» **O que se pede**
- A) Copie fielmente a parte do texto sobre a história da Starbucks que começa em "Em 1985, Schultz" e termina em "para continuar sozinha.".
- B) Com base no texto sobre a história da Starbucks, responda:
(i) Em que cidade Howard Schultz conheceu os proprietários da Starbucks?
(ii) Como se chamava a empresa que Schultz fundou depois de deixar a Starbucks?
(iii) Por quanto essa empresa comprou a Starbucks em 1987?

A história de criação da Starbucks não é inédita, mas é certamente interessante: na década de 80, o jovem Howard Schultz trabalhava em uma empresa de utilidades domésticas de propriedade sueca. Foi um pedido incomumente grande de cafeteiras que o levou para Seattle, e a conhecer os proprietários da Starbucks, Gerald Baldwin e Gordon Bowker. Impressionado com a paixão dos parceiros e sua coragem em vender um produto que muitos julgavam que atrairia apenas um pequeno grupo de amantes do café gourmet, Schlutz convenceu os parceiros a contratá-lo como diretor de operações e vendas (um pouco parecido com a história do McDonald’s, não?).
Em 1985, Schultz deixou a Starbucks, quando suas idéias de cultivar uma experiência italiana para os amantes de café foram rejeitadas pelos fundadores. Mas ele acreditava na ideia, e logo fundou sua própria empresa, a Il Giornale. Em 1987, a Il Giornale comprou a Starbucks por $ 3,8 milhões de dólares, e Schultz se tornou seu CEO. A partir daí, a empresa cresceu: em 1987, a Starbucks tinha apenas seis lojas, em treze anos, a Starbucks tinha mais de 3.500 lojas e receita anual de US $ 2,2 bilhões. Nesse mesmo ano, Schultz deixou o cargo de CEO, certo de que ela tinha crescido o suficiente para continuar sozinha.

» **Material extraído**
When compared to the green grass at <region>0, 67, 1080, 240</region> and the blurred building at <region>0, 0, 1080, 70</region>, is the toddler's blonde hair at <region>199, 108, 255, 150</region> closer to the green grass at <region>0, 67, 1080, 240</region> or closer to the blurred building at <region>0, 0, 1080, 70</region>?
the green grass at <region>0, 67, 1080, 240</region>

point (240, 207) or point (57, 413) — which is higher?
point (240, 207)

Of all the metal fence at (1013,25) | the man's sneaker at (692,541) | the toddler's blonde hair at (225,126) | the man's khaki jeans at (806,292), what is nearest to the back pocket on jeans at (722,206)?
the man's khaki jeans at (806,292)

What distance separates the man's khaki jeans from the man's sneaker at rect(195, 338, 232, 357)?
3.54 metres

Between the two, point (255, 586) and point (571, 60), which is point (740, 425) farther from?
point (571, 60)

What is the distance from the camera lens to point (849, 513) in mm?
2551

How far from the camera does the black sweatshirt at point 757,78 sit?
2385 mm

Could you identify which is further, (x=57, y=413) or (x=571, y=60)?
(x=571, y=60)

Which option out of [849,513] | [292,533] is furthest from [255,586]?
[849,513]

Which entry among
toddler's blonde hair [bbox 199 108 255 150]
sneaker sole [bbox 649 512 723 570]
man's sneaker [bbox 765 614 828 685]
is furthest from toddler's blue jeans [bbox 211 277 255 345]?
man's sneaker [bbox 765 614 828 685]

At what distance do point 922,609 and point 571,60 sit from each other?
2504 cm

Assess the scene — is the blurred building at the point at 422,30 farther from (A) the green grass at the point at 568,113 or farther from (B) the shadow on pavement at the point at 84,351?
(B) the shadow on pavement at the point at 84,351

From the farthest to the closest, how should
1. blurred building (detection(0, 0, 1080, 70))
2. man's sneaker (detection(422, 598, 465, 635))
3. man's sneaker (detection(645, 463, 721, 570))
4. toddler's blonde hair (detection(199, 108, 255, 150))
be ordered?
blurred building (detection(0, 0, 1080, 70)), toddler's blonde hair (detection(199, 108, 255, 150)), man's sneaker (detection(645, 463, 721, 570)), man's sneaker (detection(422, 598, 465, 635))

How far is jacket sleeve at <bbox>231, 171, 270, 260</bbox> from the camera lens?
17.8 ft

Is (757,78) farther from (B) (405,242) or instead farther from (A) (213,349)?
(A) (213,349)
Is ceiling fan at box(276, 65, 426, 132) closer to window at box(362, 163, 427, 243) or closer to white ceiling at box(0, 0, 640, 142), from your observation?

» **Resultados das tarefas**
- A)
Em 1985, Schultz deixou a Starbucks, quando suas idéias de cultivar uma experiência italiana para os amantes de café foram rejeitadas pelos fundadores. Mas ele acreditava na ideia, e logo fundou sua própria empresa, a Il Giornale. Em 1987, a Il Giornale comprou a Starbucks por $ 3,8 milhões de dólares, e Schultz se tornou seu CEO. A partir daí, a empresa cresceu: em 1987, a Starbucks tinha apenas seis lojas, em treze anos, a Starbucks tinha mais de 3.500 lojas e receita anual de US $ 2,2 bilhões. Nesse mesmo ano, Schultz deixou o cargo de CEO, certo de que ela tinha crescido o suficiente para continuar sozinha.

- B)
(i) Seattle.
(ii) Il Giornale.
(iii) 3,8 milhões de dólares.